Mundo de ficçãoIniciar sessãoSofía
"No puedo creer que esos matones realmente te hayan hecho daño, solo les pagué para que paraliciara a Ava".
"Creo que hicieron lo correcto, Kiara. Si no hubiera salido lesionado, el abuelo habría sospechado de juego sucio, ya que éramos los únicos que caminábamos juntos en ese momento".
"Eso también tiene sentido. Una cosa más, no me gusta tu nueva esposa, es demasiado intrusiva y definitivamente causaría problemas pronto".
"Trataría de mantenerla bajo control porque no puedo divorciarme de ella ahora. Si no fuera por la compañía de su padre y la venganza de Catherine, nunca me habría casado con ella".
"Confía en mí, Alex, no dejaré que nadie te quite Russo Enterprise. Si el abuelo se interpone en el camino, también lo derribaremos".

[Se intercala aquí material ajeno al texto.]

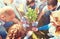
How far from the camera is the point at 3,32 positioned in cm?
102

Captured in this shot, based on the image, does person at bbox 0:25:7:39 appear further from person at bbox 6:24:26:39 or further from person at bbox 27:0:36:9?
person at bbox 27:0:36:9

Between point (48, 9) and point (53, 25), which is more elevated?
point (48, 9)

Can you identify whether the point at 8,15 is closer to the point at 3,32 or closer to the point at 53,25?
the point at 3,32

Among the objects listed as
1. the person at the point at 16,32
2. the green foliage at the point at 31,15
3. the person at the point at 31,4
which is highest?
Result: the person at the point at 31,4

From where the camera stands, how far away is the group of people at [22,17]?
1028 millimetres

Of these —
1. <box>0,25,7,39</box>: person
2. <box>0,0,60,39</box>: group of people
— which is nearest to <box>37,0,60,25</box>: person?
<box>0,0,60,39</box>: group of people

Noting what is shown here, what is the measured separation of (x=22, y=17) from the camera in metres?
1.05

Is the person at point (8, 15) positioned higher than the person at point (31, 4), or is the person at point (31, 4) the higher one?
the person at point (31, 4)

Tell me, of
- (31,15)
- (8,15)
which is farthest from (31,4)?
(8,15)

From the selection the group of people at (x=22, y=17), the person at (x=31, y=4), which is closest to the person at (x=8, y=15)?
the group of people at (x=22, y=17)

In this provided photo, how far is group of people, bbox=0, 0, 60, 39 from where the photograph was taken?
1.03 m

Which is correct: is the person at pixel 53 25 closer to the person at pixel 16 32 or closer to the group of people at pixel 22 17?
the group of people at pixel 22 17

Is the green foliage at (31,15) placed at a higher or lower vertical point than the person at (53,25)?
higher

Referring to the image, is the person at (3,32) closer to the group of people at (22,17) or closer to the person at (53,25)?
the group of people at (22,17)
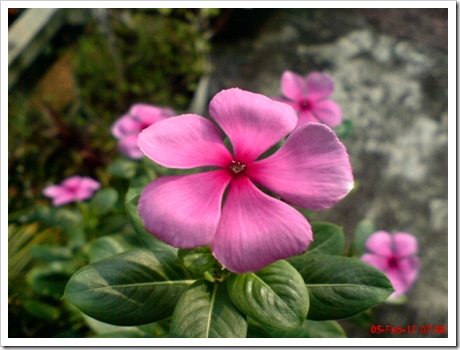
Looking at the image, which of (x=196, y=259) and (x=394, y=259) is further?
(x=394, y=259)

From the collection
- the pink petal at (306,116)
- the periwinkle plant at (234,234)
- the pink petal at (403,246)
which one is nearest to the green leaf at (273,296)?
the periwinkle plant at (234,234)

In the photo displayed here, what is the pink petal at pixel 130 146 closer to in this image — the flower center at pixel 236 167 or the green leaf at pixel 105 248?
the green leaf at pixel 105 248

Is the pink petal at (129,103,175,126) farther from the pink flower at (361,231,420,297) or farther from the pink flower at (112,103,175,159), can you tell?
the pink flower at (361,231,420,297)

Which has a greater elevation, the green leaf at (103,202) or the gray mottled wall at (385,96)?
the gray mottled wall at (385,96)

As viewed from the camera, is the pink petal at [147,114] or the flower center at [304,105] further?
the pink petal at [147,114]

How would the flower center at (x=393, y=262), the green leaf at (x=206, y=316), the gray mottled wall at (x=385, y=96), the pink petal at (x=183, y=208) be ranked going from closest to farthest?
the pink petal at (x=183, y=208), the green leaf at (x=206, y=316), the flower center at (x=393, y=262), the gray mottled wall at (x=385, y=96)

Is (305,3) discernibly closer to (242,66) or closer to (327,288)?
(327,288)

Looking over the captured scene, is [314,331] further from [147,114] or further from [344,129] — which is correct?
[147,114]

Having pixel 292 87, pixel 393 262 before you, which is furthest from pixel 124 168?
pixel 393 262
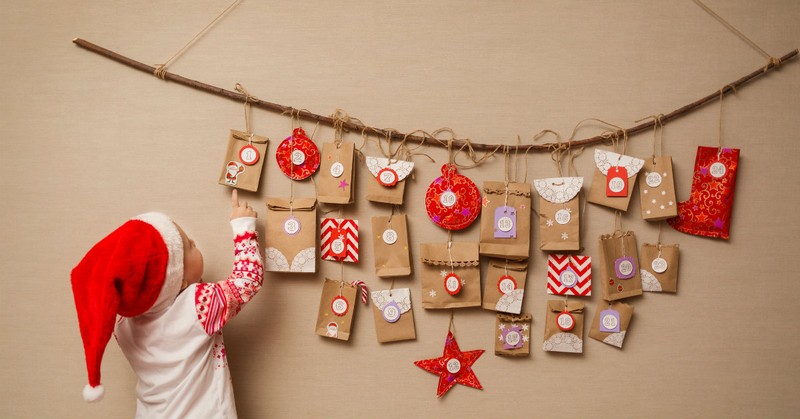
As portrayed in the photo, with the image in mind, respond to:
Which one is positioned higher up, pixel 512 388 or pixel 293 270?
pixel 293 270

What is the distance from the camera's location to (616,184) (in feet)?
4.69

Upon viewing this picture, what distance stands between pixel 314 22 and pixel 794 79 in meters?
1.29

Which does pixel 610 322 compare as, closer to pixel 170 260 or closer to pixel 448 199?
pixel 448 199

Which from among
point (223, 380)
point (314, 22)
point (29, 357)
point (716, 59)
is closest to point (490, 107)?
point (314, 22)

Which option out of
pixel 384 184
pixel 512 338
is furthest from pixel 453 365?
pixel 384 184

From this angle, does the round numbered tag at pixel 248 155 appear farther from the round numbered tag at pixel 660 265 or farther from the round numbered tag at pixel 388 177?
the round numbered tag at pixel 660 265

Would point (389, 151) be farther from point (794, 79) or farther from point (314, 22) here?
point (794, 79)

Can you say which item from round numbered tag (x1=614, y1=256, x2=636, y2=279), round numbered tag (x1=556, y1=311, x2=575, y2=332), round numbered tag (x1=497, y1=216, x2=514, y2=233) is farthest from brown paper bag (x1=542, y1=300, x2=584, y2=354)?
round numbered tag (x1=497, y1=216, x2=514, y2=233)

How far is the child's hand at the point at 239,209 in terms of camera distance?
1.35 meters

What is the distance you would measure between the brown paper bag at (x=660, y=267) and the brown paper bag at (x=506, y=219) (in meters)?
0.32

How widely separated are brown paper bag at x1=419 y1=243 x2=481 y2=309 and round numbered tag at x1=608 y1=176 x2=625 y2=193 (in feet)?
1.25

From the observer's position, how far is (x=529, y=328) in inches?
57.7

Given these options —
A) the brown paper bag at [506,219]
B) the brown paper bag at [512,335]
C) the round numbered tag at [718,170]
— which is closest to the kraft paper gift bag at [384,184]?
the brown paper bag at [506,219]

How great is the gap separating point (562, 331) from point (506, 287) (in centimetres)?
19
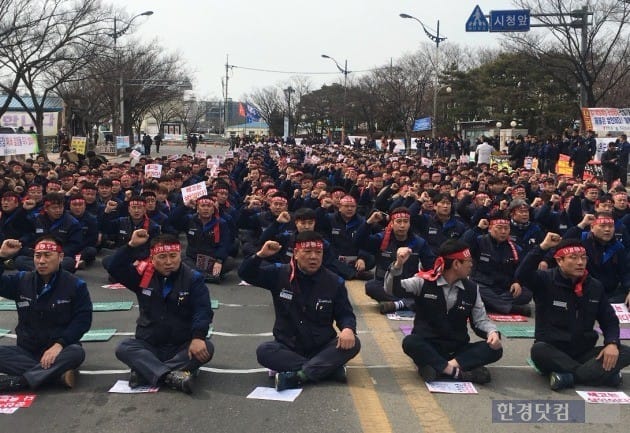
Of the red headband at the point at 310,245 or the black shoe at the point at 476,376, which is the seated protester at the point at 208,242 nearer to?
the red headband at the point at 310,245

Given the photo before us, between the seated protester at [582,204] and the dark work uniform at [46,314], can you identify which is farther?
the seated protester at [582,204]

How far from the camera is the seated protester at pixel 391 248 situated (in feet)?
23.6

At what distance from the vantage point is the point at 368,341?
6.07m

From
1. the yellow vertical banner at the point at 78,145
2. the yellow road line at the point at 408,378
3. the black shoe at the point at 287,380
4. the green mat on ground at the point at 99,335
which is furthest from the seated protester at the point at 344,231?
the yellow vertical banner at the point at 78,145

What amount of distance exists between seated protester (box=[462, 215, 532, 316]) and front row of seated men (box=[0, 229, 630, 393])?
2116 millimetres

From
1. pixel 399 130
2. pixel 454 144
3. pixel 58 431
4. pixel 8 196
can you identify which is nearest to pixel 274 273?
pixel 58 431

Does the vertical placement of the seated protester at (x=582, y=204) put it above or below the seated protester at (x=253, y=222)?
above

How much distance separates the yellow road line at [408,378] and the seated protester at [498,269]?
134 cm

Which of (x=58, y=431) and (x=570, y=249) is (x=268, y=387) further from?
(x=570, y=249)

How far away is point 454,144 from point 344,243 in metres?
27.2

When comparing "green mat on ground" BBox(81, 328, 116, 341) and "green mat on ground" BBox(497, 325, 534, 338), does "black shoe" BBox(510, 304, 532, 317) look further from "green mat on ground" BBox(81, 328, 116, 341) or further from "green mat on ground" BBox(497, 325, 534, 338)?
"green mat on ground" BBox(81, 328, 116, 341)

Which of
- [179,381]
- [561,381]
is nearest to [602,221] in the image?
[561,381]

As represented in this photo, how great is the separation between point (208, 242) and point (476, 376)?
16.5 ft

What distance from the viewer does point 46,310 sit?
4.96 m
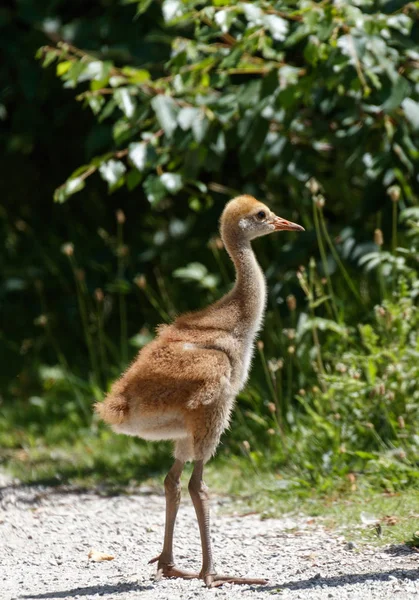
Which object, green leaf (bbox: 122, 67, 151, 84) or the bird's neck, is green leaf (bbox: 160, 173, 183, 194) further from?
the bird's neck

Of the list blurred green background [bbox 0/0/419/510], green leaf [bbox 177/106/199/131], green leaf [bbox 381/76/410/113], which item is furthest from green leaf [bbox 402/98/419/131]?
green leaf [bbox 177/106/199/131]

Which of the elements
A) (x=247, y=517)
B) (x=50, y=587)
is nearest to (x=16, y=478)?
(x=247, y=517)

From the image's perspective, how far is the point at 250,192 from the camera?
778cm

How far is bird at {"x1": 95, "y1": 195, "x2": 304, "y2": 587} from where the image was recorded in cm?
450

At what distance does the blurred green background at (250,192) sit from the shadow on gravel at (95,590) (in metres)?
1.51

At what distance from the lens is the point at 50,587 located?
14.8ft

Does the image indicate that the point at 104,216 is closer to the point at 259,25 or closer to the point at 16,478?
the point at 16,478

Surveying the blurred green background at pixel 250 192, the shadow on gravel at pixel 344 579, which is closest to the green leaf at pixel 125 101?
the blurred green background at pixel 250 192

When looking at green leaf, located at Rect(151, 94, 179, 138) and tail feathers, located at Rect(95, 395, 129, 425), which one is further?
green leaf, located at Rect(151, 94, 179, 138)

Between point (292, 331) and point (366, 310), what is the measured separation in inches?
30.6

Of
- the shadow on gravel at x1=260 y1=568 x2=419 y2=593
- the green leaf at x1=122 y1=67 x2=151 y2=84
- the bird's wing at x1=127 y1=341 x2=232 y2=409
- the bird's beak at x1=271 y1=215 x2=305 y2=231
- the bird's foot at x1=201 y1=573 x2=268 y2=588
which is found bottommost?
the bird's foot at x1=201 y1=573 x2=268 y2=588

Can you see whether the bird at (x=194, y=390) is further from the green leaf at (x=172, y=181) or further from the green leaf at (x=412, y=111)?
the green leaf at (x=412, y=111)

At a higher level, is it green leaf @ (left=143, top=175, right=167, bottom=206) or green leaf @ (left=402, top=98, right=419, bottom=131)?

"Sé que no me fallarás, Kiara, esa compañía es mi propósito en la vida. No puedo perderlo".
"Está bien. Vamos antes de que alguien nos escuche".
Me quedé allí, electrificado y sin aliento, tratando de procesar la impactante revelación que acababa de descubrir. No fue Alex quien traicionó a Ava; ¡fue Kiara! ¿Cómo pudo ser tan fría de corazón?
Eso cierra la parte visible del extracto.